By: Clark Wright
These days, as the volume of data collected by companies grows exponentially, we’re all realizing that more data is not always better. In fact, more data, especially if you can’t rely on its quality, can hinder a company by slowing down decision-making or causing poor decisions.
With 1.4 billion cumulative guest arrivals as of year-end 2022, Airbnb’s growth pushed us to an inflection point where diminishing data quality began to hinder our data practitioners. Weekly metric reports were difficult to land on time. Seemingly basic metrics like “Active Listings” relied on a web of upstream dependencies. Conducting meaningful data work required significant institutional knowledge to overcome hidden caveats in our data.
To meet this challenge, we introduced the “Midas” process to certify our data. Starting in 2020, the Midas process, along with the work to re-architect our most critical data models, has brought a dramatic increase in data quality and timeliness to Airbnb’s most critical data. However, achieving the full data quality criteria required by Midas demands significant cross-functional investment to design, develop, validate, and maintain the necessary data assets and documentation.

Data shown
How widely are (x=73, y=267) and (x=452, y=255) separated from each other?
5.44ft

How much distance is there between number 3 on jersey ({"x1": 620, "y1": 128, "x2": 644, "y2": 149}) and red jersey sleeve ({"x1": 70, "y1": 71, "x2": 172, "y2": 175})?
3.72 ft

Exercise task
Write the next section of the post on certifying data quality at Airbnb, beginning after its last sentence.

Right answer
While this made sense for our most critical data, pursuing such rigorous standards at scale presented challenges. We were approaching a point of diminishing returns on our data quality investments. We had certified our most critical assets, restoring their trustworthiness. However, for all of our uncertified data, which remained the majority of our offline data, we lacked visibility into its quality and didn’t have c...